Not logged in | Log in | Sign Up
Kilka lat temu miałem okazję widzieć takiego lidera od spodu. Była to nauka jazdy. Zaczęły pękać profile, do których były przymocowane drążki reakcyjne (cukierki) tylnego mostu. Instruktor oczywiście nie zgodził się na pospawanie tego i pozostawienie autobusu, tylko powiedział, że ze 2 tygodnie może się umówić. Wrócił po 3 dniach z przekoszonym tylnym mostem.
Remont za dużo PKS nie kosztował. Silnik już był po remoncie, tyle co profile i robocizna. Ale mechanikom i tak trzeba płacić, a w Siemiatyczach za dużo roboty nie mają.

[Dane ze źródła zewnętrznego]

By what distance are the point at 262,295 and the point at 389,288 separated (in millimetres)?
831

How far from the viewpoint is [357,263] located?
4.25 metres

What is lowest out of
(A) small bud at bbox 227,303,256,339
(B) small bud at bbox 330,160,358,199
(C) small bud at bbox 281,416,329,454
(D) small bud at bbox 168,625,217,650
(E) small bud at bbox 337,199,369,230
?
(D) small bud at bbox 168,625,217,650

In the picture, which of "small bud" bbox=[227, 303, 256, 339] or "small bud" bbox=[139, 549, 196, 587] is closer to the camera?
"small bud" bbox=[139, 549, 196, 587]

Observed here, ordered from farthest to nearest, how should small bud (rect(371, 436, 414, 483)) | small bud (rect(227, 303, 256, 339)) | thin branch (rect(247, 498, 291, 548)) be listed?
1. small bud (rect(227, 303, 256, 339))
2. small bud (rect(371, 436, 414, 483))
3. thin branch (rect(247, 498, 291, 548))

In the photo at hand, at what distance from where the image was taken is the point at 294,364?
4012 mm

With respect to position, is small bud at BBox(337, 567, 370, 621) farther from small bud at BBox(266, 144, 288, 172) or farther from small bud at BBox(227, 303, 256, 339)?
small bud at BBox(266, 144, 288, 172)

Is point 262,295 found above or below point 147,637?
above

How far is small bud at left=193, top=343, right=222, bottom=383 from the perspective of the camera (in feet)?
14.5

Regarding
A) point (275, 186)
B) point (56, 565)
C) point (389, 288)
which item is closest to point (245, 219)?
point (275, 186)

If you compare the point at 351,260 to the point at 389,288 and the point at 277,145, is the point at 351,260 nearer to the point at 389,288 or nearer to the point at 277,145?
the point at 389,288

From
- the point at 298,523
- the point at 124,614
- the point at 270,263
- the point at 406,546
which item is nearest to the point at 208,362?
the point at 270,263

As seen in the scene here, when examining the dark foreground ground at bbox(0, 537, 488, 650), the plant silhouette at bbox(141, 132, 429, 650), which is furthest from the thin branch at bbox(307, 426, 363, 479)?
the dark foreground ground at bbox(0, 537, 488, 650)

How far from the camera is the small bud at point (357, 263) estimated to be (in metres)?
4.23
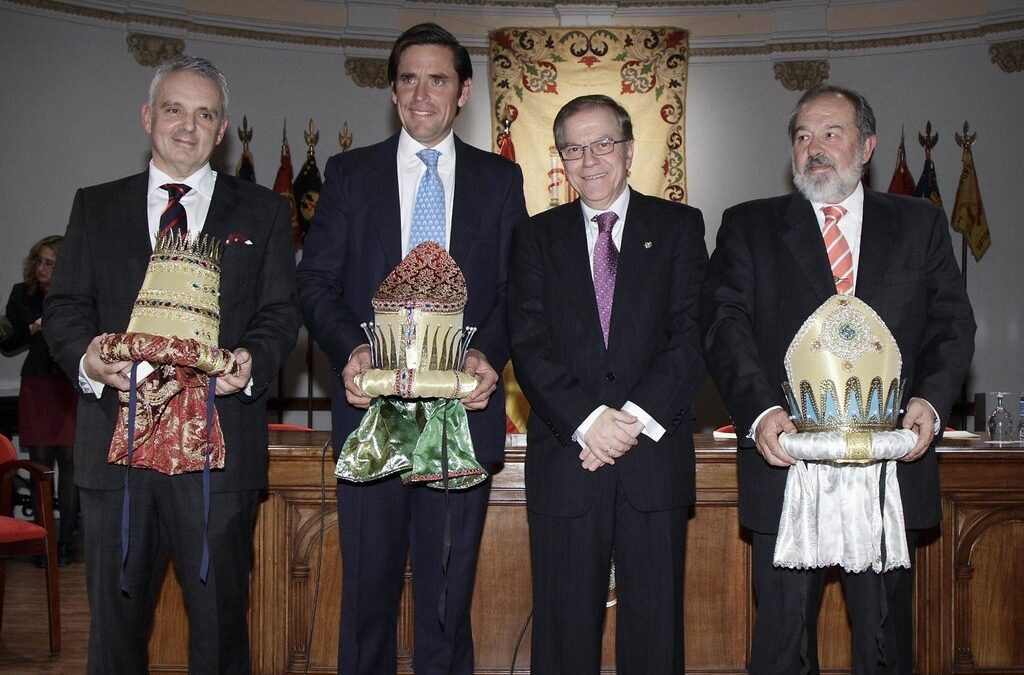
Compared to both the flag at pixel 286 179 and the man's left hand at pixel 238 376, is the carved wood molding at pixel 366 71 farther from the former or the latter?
the man's left hand at pixel 238 376

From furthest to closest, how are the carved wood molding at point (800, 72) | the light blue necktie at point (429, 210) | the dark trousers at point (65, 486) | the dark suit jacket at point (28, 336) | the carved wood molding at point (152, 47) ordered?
the carved wood molding at point (800, 72) < the carved wood molding at point (152, 47) < the dark suit jacket at point (28, 336) < the dark trousers at point (65, 486) < the light blue necktie at point (429, 210)

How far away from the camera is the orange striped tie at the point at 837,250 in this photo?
267 cm

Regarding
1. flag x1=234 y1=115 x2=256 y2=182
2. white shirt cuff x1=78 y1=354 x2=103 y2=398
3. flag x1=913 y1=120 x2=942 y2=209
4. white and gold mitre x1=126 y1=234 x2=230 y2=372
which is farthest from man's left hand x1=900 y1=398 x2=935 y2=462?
flag x1=234 y1=115 x2=256 y2=182

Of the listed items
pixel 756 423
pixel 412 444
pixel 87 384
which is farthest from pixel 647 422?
pixel 87 384

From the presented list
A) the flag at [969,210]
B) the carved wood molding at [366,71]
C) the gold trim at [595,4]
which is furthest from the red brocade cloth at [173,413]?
the flag at [969,210]

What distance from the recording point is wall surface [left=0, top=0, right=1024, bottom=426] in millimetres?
7852

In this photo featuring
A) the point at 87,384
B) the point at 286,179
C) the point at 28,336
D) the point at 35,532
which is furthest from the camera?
the point at 286,179

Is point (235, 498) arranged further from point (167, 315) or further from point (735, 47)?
point (735, 47)

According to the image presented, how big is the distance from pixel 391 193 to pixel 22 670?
7.89ft

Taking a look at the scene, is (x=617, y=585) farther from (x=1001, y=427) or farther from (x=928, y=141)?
(x=928, y=141)

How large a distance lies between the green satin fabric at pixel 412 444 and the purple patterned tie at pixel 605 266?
1.56 feet

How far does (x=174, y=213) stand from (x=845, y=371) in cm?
160

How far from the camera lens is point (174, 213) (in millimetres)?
2557

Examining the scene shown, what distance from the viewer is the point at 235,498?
2.55 m
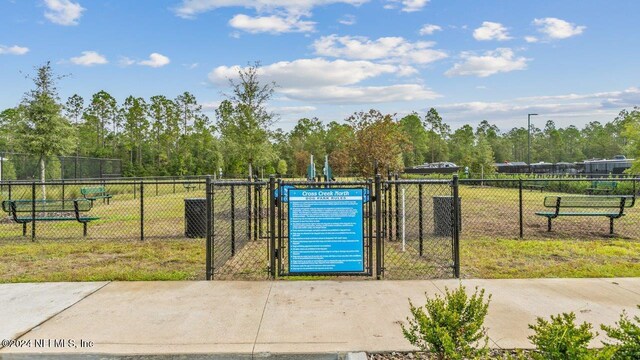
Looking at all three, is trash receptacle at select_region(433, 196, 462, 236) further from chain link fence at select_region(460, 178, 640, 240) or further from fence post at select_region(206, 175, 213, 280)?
fence post at select_region(206, 175, 213, 280)

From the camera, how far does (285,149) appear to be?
61.9 meters

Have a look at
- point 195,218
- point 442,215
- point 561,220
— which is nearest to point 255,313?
point 195,218

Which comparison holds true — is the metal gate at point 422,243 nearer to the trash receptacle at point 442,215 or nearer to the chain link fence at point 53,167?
the trash receptacle at point 442,215

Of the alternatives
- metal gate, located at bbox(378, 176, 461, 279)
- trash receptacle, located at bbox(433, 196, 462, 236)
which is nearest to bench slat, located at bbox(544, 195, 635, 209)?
trash receptacle, located at bbox(433, 196, 462, 236)

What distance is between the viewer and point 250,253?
869cm

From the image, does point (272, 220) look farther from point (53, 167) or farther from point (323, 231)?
point (53, 167)

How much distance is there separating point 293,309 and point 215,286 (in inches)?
59.6

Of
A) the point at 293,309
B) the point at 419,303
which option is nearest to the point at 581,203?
the point at 419,303

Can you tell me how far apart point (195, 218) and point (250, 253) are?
8.59ft

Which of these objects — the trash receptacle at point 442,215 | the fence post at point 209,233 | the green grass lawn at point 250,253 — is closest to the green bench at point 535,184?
the green grass lawn at point 250,253

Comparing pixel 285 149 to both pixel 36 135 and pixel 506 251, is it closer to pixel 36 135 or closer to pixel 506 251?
pixel 36 135

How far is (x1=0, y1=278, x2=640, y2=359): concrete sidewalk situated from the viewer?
4098 mm

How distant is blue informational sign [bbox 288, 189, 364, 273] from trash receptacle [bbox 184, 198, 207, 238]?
5.02m

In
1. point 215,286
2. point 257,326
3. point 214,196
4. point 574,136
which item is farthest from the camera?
point 574,136
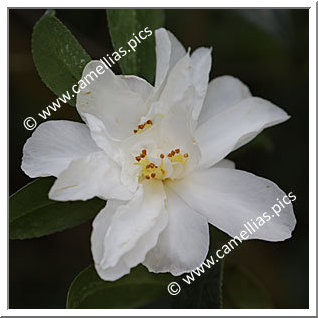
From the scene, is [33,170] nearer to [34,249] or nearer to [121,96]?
[121,96]

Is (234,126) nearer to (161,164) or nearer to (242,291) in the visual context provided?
(161,164)

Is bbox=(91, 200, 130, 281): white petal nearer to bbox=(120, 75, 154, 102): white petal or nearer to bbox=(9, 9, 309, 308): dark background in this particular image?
bbox=(120, 75, 154, 102): white petal

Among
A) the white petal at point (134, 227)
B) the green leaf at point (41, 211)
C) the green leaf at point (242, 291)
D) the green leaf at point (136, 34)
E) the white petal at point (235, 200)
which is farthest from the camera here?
the green leaf at point (242, 291)

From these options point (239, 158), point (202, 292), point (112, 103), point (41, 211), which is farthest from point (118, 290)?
point (239, 158)

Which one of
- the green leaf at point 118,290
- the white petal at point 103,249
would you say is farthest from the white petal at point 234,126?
the green leaf at point 118,290

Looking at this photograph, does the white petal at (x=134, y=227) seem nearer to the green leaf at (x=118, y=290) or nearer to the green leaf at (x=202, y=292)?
the green leaf at (x=118, y=290)

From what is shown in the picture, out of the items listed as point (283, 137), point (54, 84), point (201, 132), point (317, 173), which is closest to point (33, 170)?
point (54, 84)

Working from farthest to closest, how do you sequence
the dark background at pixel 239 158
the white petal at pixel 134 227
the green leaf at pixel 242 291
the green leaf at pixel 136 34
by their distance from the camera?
the dark background at pixel 239 158 → the green leaf at pixel 242 291 → the green leaf at pixel 136 34 → the white petal at pixel 134 227
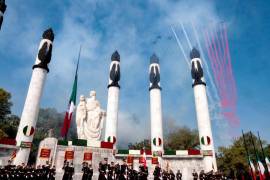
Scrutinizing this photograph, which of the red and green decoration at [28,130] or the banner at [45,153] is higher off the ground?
the red and green decoration at [28,130]

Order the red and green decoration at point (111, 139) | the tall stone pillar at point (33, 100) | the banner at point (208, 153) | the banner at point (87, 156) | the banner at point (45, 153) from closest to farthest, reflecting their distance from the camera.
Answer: the banner at point (45, 153)
the tall stone pillar at point (33, 100)
the banner at point (87, 156)
the banner at point (208, 153)
the red and green decoration at point (111, 139)

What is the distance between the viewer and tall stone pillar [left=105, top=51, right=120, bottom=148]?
108 feet

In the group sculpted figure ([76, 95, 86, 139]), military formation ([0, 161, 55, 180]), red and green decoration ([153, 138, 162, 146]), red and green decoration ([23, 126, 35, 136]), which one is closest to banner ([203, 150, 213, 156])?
red and green decoration ([153, 138, 162, 146])

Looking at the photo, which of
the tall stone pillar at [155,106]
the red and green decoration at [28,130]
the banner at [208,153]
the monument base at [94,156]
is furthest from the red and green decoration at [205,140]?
the red and green decoration at [28,130]

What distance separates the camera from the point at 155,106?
35.3 metres

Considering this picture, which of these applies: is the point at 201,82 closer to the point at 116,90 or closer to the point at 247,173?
the point at 116,90

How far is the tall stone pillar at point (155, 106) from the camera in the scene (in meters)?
32.9

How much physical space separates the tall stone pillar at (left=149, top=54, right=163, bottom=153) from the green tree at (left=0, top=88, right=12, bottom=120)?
2649cm

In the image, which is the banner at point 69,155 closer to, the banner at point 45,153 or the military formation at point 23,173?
the banner at point 45,153

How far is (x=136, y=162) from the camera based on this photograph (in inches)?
1206

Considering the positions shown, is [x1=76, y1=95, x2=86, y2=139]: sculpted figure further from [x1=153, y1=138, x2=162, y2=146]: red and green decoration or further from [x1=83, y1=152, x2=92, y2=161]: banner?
[x1=153, y1=138, x2=162, y2=146]: red and green decoration

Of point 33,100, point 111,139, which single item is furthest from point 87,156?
point 33,100

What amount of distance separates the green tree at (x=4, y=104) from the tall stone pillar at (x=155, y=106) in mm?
26486

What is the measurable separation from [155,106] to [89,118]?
34.2 ft
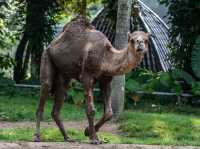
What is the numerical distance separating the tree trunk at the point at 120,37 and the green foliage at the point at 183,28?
415 centimetres

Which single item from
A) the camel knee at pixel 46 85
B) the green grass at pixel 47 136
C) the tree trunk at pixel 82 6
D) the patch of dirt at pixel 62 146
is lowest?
the green grass at pixel 47 136

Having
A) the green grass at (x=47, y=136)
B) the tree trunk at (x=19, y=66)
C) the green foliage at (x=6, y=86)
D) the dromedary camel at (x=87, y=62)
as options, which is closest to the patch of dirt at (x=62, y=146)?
Answer: the dromedary camel at (x=87, y=62)

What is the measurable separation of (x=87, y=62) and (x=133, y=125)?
12.8ft

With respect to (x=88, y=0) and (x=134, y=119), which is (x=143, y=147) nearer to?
(x=134, y=119)

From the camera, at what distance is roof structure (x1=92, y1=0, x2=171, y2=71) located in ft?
67.1

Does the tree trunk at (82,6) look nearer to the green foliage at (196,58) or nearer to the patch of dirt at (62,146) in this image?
the green foliage at (196,58)

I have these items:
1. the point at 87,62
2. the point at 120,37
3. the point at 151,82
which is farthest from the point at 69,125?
the point at 151,82

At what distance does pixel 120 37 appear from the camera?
14.2 metres

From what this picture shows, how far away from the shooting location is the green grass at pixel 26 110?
14445mm

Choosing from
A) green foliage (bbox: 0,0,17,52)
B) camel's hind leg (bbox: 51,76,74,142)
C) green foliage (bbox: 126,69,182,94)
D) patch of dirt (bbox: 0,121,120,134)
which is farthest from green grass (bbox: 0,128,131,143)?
green foliage (bbox: 0,0,17,52)

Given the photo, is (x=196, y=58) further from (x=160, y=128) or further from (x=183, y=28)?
(x=160, y=128)

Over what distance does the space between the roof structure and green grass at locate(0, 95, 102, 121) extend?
167 inches

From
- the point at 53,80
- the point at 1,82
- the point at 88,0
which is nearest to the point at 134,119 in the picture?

W mojej byłej firmie, Szef oddał do warsztatu jednego Lidera na poprawki. Jak zaczęli przy tylnym moście, to skończyli na przedniej osi łącznie z wymianą podłogi bagażników. A i sama rama też była nadgryziona. Znaleźli tylko trzy kawałki jekli, które były właściwe i wspawane chyba przez przypadek, reszta to papier. Lider to zło.
Niestety inżynierowie zbyt odchudzili konstrukcję i mamy tego efekty. Gdyby jeszcze porządnie zabezpieczali w fabryce profile wewnątrz i na zewnątrz, to może by wytrzymały.
Przykładowo Mercedesy O405 produkowane w latach 80/90 oprócz zabezpieczenia profili barankiem z zewnątrz, wewnątrz profile wypełniano pianką. Dzięki temu woda nie skraplała się tam i nie powstawała korozja. Kratownice wytrzymywały prawie 30 lat.
Czyzby Intouro trafiło do Białegostoku?